To identify the molecular drivers of this persistence, the researchers focused on dopamine, a neurotransmitter implicated in stress responses across taxa. Genetic and pharmacological loss-of-function approaches showed that dopamine synthesis, release, and receptor signaling are essential for maintaining prolonged suppression, but are not necessary to trigger the immediate shutdown of courtship behavior.
Mapping the circuitry pointed to the mushroom body as the locus where dopamine signaling sustains the suppressed state. Specific dopamine receptors in this region mediate the long-lasting behavioral change, forming a molecular memory that preserves the stress response after the stressful condition ends.
These results clarify dopamine’s role as a timer that anchors stress-induced behavioral suppression, rather than as the switch that initiates it. By defining both the timing mechanism and the neural site of action, the study provides a framework for understanding persistent behavioral changes after stress and suggests targets for studying stress-related sexual dysfunction in higher animals.
Funding: This research was supported by JSPS KAKENHI Grant Numbers 21H02528 and 21H00434.
Key Questions Answered:
A: Fruit flies share conserved biochemical pathways with mammals, including neurotransmitter systems such as dopamine. They allow precise genetic and pharmacological manipulation, helping researchers uncover basic mechanisms that are often applicable to human biology.

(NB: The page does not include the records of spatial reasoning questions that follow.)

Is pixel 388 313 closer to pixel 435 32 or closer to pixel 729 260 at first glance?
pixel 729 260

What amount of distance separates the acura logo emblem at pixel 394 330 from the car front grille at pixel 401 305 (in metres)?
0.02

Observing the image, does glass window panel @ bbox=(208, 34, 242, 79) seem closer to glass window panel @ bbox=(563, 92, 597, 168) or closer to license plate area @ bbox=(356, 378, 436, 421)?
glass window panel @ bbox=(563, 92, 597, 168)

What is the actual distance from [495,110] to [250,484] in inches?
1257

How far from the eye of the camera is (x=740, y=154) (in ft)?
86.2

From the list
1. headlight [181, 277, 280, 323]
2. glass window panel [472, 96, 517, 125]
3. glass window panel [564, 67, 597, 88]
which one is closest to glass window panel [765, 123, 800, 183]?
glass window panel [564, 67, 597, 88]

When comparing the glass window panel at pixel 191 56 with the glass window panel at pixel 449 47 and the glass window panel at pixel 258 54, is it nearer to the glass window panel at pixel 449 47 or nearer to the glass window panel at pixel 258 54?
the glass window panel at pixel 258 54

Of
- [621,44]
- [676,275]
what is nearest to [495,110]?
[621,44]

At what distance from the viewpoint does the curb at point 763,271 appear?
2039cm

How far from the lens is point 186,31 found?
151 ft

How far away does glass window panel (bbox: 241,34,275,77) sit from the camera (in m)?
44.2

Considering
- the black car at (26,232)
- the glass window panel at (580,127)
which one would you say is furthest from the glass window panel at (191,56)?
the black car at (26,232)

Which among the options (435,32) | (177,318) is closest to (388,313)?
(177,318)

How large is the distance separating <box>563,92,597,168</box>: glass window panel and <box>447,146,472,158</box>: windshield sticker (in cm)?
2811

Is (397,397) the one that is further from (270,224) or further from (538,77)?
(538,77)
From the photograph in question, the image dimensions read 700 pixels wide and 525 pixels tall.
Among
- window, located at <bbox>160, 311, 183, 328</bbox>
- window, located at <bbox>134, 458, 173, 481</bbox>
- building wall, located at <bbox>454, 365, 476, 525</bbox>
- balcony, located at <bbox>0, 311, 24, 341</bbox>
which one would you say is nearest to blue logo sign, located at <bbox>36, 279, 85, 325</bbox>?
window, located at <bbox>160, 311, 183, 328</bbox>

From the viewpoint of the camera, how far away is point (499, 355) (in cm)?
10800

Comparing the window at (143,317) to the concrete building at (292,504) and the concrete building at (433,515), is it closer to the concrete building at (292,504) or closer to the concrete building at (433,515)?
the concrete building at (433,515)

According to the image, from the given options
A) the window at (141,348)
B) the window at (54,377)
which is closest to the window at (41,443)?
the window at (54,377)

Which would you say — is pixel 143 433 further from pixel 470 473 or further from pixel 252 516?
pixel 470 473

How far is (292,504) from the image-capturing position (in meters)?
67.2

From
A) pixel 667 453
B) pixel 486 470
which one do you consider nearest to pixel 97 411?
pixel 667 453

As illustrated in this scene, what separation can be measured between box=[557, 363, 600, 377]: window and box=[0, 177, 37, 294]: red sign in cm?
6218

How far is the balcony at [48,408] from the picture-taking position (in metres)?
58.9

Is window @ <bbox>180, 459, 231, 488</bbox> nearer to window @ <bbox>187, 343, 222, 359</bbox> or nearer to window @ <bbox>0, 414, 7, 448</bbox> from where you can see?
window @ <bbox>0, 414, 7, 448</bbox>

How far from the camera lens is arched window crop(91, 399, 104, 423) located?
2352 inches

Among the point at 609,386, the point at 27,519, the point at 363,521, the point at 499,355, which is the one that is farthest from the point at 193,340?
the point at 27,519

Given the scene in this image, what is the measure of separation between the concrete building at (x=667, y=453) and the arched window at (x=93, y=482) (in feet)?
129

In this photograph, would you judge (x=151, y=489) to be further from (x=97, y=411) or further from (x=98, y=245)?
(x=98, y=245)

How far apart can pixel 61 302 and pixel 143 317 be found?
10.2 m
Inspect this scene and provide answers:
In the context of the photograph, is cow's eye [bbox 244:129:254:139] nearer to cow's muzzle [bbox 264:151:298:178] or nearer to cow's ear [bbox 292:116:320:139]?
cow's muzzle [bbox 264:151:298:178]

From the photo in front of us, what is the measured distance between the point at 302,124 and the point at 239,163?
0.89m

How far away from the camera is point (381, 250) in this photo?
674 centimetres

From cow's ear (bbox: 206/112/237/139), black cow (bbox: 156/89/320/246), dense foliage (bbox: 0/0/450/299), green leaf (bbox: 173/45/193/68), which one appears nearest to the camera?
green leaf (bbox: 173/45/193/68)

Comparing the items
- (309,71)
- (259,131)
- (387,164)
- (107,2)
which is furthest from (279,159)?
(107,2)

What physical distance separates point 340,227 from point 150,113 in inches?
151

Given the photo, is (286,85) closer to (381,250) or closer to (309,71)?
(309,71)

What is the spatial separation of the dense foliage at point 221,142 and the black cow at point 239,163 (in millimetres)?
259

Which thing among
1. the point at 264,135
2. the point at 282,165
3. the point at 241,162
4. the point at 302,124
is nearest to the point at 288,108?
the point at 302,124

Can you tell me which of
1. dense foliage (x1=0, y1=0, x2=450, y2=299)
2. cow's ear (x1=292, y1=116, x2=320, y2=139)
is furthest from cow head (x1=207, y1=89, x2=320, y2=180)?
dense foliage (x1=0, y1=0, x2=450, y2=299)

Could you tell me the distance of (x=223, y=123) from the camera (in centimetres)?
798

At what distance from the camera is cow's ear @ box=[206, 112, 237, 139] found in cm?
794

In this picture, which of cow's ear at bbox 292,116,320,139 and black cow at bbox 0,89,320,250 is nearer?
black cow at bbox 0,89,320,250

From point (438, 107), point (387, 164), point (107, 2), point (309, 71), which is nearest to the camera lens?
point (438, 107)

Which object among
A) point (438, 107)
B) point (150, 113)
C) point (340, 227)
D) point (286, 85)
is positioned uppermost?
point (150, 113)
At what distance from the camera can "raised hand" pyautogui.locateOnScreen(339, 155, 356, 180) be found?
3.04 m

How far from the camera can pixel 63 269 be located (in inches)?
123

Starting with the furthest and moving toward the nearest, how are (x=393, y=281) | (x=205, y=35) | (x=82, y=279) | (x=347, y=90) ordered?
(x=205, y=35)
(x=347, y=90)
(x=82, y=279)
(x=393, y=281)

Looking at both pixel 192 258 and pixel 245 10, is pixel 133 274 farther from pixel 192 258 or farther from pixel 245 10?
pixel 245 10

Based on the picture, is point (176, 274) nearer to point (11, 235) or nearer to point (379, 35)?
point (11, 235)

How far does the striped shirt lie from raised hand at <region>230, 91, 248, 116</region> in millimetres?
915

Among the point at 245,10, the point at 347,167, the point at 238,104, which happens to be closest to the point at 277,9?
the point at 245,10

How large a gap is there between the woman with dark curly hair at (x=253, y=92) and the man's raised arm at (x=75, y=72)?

A: The study showed dopamine is not required to initiate the behavioral shutdown during stress; instead, it functions as a molecular timer that determines how long a stress-induced behavioral change persists. Flies without dopamine still shut down courtship under stress but recovered much faster.
A: The mushroom body is an insect brain structure responsible for sensory integration and memory. Prolonged stress engages dopamine receptors there, producing sustained signaling that functions like a molecular memory of the event and keeps reproductive drive suppressed after the stressor ends.
Editorial Notes:
- Edited by a Neuroscience News editor.
- Original journal paper reviewed in full by the editorial team.
- Additional explanatory context added by staff for clarity.
About this stress research news
Author: GO TOTSUKAWA
Source: Tokyo Metropolitan University
Contact: GO TOTSUKAWA – Tokyo Metropolitan University
Image: Image credited to Neuroscience News
Original Research: Open access. “Role of dopamine signaling in male courtship suppression induced by confinement stress in Drosophila” by Tomohito Sato, Rana Toyama, Toshihiro Kitamoto, and Takaomi Sakai. iScience. DOI: 10.1016/j.isci.2026.115906
Abstract
Role of dopamine signaling in male courtship suppression induced by confinement stress in Drosophila
Stress disrupts physiological and psychological balance across species. In mammals, stress often reduces male courtship and sexual motivation, but the neuronal mechanisms remain incompletely understood.
This study establishes a Drosophila model in which confinement to a small space without full immobilization—termed small-space (SS) stress—suppresses male courtship behavior. Because stress modulates dopamine signaling in both vertebrates and invertebrates, the researchers examined dopamine’s role in SS-stress-induced courtship suppression.
Pharmacological inhibition and genetic manipulation revealed that dopamine synthesis, release, and reception are required to maintain—but not to initiate—the courtship suppression induced by SS stress. Dopamine release to, and reception within, the mushroom body were essential for sustaining courtship inhibition following stress.
The SS stress paradigm provides a robust framework to dissect dopamine-mediated mechanisms that support persistent behavioral changes after stress and to improve understanding of the neurobiology underlying stress-related sexual dysfunction.